Weathersbee won his 2010 election by just under 3 percentage points, the only time when his Republican challenger was an African-American lawyer, but generally has had higher margins of victory. Snowden supported Weathersbee.

Republicans have complained about Weathersbee for decades, alleging that his office botched cases and saying it plea-bargained about 95 percent of its cases. Weathersbee sloughed off the criticism.

Dan Nataf, who heads the Center for the Study of Local Issues at Anne Arundel Community College, said short of a big scandal, courthouse officeholders typically retain their positions.


"It was easy to remember he has a sign with a little bee in it, and a good sign presence in the county. It didn't seem like there was any compelling reason to get rid of him," Nata said.

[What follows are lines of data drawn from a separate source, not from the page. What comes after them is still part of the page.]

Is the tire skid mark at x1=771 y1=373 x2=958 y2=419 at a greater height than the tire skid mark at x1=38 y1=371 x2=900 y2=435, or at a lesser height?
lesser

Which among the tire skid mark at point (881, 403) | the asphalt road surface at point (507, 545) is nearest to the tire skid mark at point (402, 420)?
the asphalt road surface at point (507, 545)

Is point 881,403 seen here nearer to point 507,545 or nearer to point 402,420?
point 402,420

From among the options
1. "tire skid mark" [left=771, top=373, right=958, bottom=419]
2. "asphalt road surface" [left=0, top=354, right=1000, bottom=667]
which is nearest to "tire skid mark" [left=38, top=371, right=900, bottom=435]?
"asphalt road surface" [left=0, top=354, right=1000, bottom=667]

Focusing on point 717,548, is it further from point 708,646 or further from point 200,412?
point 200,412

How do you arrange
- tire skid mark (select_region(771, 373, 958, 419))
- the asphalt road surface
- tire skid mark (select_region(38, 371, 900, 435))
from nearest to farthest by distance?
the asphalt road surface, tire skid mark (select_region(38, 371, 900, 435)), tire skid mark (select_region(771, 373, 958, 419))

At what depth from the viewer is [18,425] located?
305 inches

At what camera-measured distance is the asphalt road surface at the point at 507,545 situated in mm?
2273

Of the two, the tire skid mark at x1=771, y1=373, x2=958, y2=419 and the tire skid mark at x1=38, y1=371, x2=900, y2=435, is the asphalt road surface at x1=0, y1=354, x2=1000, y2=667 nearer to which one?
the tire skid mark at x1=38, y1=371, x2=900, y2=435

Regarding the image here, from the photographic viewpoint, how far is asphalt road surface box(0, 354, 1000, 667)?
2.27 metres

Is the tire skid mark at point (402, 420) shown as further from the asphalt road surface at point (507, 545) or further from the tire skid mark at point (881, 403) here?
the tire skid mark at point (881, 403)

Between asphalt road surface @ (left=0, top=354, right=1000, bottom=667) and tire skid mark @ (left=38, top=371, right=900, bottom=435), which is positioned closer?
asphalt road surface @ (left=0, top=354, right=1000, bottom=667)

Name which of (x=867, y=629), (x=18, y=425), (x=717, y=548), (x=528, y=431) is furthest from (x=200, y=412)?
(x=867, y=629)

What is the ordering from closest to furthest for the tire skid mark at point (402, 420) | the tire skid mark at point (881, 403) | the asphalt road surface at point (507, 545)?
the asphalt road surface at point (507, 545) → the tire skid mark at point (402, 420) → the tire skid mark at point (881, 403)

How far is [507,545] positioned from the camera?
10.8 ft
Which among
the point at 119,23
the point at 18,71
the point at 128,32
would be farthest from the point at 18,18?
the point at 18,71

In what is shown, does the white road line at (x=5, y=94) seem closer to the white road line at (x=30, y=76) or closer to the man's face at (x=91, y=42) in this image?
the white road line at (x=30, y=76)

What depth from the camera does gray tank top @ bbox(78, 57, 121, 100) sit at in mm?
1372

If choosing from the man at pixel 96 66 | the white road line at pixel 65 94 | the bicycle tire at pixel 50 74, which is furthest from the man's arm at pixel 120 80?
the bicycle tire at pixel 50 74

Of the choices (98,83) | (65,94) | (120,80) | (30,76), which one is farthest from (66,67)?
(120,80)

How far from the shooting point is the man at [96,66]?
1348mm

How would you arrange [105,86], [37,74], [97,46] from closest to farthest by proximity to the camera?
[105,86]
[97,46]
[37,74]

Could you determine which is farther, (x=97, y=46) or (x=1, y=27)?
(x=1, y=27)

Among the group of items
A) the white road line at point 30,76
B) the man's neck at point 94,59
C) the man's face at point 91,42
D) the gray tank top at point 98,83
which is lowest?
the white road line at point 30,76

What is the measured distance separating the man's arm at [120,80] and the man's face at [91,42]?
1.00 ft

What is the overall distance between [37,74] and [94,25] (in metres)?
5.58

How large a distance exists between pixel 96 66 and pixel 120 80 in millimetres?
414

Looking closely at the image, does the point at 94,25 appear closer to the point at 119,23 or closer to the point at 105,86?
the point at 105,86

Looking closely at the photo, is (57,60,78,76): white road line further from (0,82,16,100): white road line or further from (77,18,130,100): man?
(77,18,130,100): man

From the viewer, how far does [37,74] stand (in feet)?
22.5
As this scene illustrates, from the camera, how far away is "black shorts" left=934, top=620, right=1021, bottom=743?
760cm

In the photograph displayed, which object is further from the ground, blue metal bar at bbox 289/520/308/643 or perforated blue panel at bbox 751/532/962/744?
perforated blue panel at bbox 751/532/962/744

A prosecutor since 1969, Weathersbee was named by the county's Circuit Court judges to replace his charismatic boss, Warren B. Duckett Jr., who was appointed to the bench. He concedes that Duckett, who has since died, was far more effervescent than he is. Many attorneys agree.

"He is not a charismatic guy, but he is an excellent administrator," said criminal defense attorney John H. Robinson III, whose disputes with Weathersbee led him to quit his prosecutor's job well over a decade ago.

Weathersbee acknowledged that he's mellowed since he was a young prosecutor. His former TR4 sports car is a fond memory; he drives a Toyota Avalon sedan these days.

His pursuits have become less active from decades ago, when he organized a state's attorney softball team and played shortstop. And he quit sailing decades ago: "I have run aground almost every place you can run aground in the Chesapeake Bay," he said.

He used to play golf, but that fell away in favor of golf on a computer in the Crownsville home he shares with his wife, Patricia. He also plays an air traffic controller game in which "I don't lose many planes," he said.


Weathersbee also loves a game that allows him to sink ships in World War II, and he says his failure to ever win as the South in a Civil War game — though he often wins as the North — has left him amazed that "the South was able to hang on so long."